━━ Data for this task
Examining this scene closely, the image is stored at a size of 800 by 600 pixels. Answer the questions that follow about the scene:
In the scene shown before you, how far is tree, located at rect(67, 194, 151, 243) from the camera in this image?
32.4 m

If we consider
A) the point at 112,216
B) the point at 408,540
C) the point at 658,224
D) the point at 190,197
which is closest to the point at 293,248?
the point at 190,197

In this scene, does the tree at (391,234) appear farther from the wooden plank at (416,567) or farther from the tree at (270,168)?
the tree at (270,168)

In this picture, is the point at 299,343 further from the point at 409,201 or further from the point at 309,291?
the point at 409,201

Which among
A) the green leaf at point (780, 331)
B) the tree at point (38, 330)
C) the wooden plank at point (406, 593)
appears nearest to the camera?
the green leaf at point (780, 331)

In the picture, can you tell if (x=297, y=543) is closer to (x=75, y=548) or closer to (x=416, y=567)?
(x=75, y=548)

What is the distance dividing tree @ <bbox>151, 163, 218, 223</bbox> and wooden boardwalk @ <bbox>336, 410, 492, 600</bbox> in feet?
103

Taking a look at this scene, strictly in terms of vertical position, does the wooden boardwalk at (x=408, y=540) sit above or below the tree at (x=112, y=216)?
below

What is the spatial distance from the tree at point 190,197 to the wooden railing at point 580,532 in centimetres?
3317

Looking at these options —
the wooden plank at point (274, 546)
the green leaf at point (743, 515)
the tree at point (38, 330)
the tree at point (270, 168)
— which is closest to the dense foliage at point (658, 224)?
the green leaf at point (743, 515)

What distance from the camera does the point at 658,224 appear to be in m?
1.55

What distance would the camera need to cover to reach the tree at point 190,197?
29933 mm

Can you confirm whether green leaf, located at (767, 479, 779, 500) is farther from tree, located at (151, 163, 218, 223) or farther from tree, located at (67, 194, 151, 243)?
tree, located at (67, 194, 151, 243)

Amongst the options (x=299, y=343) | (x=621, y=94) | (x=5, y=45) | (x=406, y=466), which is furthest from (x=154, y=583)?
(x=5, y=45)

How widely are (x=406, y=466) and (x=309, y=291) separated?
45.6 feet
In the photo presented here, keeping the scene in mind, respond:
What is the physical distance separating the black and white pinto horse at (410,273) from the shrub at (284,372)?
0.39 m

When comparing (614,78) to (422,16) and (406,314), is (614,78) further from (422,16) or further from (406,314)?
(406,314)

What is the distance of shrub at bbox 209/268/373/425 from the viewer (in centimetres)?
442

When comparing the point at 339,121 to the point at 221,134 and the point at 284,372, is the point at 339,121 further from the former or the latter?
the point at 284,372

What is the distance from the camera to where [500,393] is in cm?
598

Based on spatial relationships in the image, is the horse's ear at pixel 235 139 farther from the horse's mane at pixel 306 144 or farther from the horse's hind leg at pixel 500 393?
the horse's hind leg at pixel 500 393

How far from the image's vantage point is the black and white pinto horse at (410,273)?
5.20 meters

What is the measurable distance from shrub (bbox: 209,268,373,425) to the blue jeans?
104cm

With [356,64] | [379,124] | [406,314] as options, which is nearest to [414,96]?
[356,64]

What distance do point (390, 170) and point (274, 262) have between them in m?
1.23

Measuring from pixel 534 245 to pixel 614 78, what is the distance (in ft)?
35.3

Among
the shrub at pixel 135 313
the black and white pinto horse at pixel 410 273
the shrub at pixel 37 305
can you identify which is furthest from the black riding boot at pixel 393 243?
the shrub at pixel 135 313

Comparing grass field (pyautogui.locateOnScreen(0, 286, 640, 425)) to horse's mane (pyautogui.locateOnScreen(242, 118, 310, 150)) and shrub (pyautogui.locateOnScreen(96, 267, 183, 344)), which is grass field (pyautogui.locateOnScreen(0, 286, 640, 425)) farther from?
━━━━
> What is asked
Reproduce the material verbatim, line by line.

> The completed task
Examining this scene closely, the image is stored at a size of 800 by 600 pixels. Answer the questions that follow about the scene:
In the scene shown before you, how far is tree, located at rect(67, 194, 151, 243) from the camera in this image?
32.4 m

If we consider
A) the point at 112,216
B) the point at 408,540
C) the point at 658,224
D) the point at 190,197
which is closest to the point at 293,248?
the point at 190,197

In this scene, does the tree at (391,234) appear farther from the wooden plank at (416,567) or farther from the tree at (270,168)?
the tree at (270,168)

In this picture, is the point at 299,343 further from the point at 409,201 or further from the point at 309,291?
the point at 409,201

Which among
A) the green leaf at point (780, 331)
B) the tree at point (38, 330)
C) the wooden plank at point (406, 593)
appears nearest to the camera?
the green leaf at point (780, 331)

In the picture, can you tell if (x=297, y=543) is closer to (x=75, y=548) or closer to (x=416, y=567)?
(x=75, y=548)

What is the distance dividing tree @ <bbox>151, 163, 218, 223</bbox> and wooden boardwalk @ <bbox>336, 410, 492, 600</bbox> in feet?
103

Taking a look at this scene, strictly in terms of vertical position, does the wooden boardwalk at (x=408, y=540) sit above or below the tree at (x=112, y=216)?
below

What is the spatial distance from the tree at point 190,197 to the wooden railing at point 580,532 in centimetres?
3317

Looking at these options —
the wooden plank at point (274, 546)
the green leaf at point (743, 515)
the tree at point (38, 330)
the tree at point (270, 168)
— which is closest to the dense foliage at point (658, 224)?
the green leaf at point (743, 515)

What distance from the camera does the point at 658,224 appear to be in m?
1.55

What distance would the camera need to cover to reach the tree at point 190,197?
29933 mm

Can you confirm whether green leaf, located at (767, 479, 779, 500) is farther from tree, located at (151, 163, 218, 223) or farther from tree, located at (67, 194, 151, 243)?
tree, located at (67, 194, 151, 243)

Amongst the options (x=299, y=343) | (x=621, y=94) | (x=5, y=45) | (x=406, y=466), which is furthest from (x=154, y=583)?
(x=5, y=45)

How widely are (x=406, y=466) and (x=309, y=291) separated?
45.6 feet
In the photo presented here, keeping the scene in mind, respond:
What is the physical distance separating the black and white pinto horse at (410,273) from the shrub at (284,372)?
0.39 m

When comparing (614,78) to (422,16) and (406,314), is (614,78) further from (422,16) or further from (406,314)?
(406,314)

What is the distance of shrub at bbox 209/268/373/425 from the viewer (in centimetres)?
442

When comparing the point at 339,121 to the point at 221,134 and the point at 284,372, is the point at 339,121 further from the former or the latter?
the point at 284,372

What is the distance from the camera to where [500,393] is in cm?
598

Based on spatial relationships in the image, is the horse's ear at pixel 235 139 farther from the horse's mane at pixel 306 144 or farther from the horse's hind leg at pixel 500 393?
the horse's hind leg at pixel 500 393

How far from the image's vantage point is the black and white pinto horse at (410,273)?
5.20 meters

What is the measurable distance from shrub (bbox: 209,268,373,425) to the blue jeans?
104cm

With [356,64] | [379,124] | [406,314] as options, which is nearest to [414,96]?
[356,64]

What distance do point (390, 170) and point (274, 262) have between them in m?
1.23

Measuring from pixel 534 245 to pixel 614 78, what is the distance (in ft)?
35.3

Among
the shrub at pixel 135 313
the black and white pinto horse at pixel 410 273
the shrub at pixel 37 305
can you identify which is furthest from the black riding boot at pixel 393 243?
the shrub at pixel 135 313

Comparing grass field (pyautogui.locateOnScreen(0, 286, 640, 425)) to horse's mane (pyautogui.locateOnScreen(242, 118, 310, 150)) and shrub (pyautogui.locateOnScreen(96, 267, 183, 344)), which is grass field (pyautogui.locateOnScreen(0, 286, 640, 425)) farther from?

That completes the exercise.